Sound3DVDet: 3D Sound Source Detection using Multiview Microphone Array and RGB Images


Spatial localization of 3D sound sources is an important problem in many real world scenarios, especially when the sources may not have any visually distinguishable characteristic; e.g., finding a gas leak, a malfunctioning motor, etc. In this paper, we cast this task in a novel audio-visual setting, by introducing an acoustic-camera rig consisting of a centered pinhole RGB camera and a uniform circular array of four coplanar microphones. Using this setup, we propose Sound3DVDet – a 3D sound source localization Transformer model that treats this task as a set prediction problem.

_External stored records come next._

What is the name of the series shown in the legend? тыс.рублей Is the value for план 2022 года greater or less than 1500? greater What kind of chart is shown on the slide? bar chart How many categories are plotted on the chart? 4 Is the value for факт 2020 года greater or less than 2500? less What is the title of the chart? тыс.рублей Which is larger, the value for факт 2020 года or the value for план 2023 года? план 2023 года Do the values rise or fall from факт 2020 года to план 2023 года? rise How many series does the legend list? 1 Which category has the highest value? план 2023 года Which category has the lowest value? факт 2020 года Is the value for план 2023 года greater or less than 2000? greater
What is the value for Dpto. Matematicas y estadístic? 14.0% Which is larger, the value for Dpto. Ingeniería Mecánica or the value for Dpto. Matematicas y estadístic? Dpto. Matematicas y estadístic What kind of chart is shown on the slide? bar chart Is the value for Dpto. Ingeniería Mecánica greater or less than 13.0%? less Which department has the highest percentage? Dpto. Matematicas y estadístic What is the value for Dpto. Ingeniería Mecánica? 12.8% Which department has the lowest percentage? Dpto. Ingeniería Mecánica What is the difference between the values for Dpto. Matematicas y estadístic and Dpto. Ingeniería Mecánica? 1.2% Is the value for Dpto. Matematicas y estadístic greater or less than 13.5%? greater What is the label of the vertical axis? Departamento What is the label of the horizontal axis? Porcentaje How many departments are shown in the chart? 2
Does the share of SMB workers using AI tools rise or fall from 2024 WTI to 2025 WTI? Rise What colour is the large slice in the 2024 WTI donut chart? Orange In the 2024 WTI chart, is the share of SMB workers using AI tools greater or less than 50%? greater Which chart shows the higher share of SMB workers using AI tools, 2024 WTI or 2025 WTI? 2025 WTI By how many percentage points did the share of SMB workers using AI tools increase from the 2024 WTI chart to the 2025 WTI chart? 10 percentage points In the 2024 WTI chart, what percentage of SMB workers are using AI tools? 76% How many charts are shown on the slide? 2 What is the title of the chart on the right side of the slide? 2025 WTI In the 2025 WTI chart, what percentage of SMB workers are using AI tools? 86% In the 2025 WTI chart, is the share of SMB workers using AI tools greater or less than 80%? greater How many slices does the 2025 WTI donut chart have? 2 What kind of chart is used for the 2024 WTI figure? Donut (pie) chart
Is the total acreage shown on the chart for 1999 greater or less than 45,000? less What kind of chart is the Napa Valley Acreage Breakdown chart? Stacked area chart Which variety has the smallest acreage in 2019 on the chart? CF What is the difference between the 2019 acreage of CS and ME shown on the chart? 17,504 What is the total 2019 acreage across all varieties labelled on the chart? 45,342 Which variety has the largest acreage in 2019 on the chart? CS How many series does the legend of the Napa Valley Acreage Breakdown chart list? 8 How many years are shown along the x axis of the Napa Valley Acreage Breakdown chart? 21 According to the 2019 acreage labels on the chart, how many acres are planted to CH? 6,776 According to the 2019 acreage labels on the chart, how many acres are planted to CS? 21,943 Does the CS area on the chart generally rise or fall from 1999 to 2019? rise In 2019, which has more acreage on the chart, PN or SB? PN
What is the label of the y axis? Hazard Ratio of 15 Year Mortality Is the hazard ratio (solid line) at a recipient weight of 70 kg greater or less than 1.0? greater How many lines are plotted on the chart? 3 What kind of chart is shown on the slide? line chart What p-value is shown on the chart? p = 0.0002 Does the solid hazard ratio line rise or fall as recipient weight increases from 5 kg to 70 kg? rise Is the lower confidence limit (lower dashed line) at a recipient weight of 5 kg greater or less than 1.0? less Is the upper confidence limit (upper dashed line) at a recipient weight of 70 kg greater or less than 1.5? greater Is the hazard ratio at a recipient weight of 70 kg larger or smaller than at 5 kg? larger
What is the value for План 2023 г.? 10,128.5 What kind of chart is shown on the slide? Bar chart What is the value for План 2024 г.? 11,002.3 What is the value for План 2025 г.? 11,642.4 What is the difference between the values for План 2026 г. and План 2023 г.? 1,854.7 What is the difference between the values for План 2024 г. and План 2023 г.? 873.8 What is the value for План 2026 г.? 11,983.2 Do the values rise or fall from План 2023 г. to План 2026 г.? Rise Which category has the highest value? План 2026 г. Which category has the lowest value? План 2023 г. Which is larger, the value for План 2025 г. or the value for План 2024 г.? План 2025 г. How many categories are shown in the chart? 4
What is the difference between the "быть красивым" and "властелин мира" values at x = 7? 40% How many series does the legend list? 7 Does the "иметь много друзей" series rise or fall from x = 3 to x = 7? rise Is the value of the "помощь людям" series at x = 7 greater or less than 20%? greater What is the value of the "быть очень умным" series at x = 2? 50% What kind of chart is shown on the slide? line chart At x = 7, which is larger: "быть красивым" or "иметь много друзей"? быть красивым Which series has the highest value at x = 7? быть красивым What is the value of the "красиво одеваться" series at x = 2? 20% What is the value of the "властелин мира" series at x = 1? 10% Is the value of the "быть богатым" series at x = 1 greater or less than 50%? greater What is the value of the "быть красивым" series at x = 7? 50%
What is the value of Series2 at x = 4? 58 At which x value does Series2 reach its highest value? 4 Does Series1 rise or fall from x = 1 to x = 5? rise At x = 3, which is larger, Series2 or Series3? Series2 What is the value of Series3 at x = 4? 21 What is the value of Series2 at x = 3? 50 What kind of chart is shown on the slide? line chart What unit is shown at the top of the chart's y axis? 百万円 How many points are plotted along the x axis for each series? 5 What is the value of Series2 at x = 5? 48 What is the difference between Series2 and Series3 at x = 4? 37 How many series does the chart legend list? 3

It first learns a set of initial sound source locations (dubbed queries) from a single view of the microphone array signal, then feeds the query set to a sequence of Transformerlike layers for refinement. Each query arising from each layer repeatedly aggregates sound source cues from other views. We deeply supervise the initial sound source queries, intermediate layer queries, and the final output by measuring their respective discrepancy against ground truth queries via bipartite matching. To evaluate our method, we introduce a new dataset: Sound3DVDet Dataset, consisting of nearly 6k scenes produced using the SoundSpaces simulator. We conduct extensive experiments on our dataset and show the efficacy of our approach against closely related methods, demonstrating significant improvements in the localization accuracy.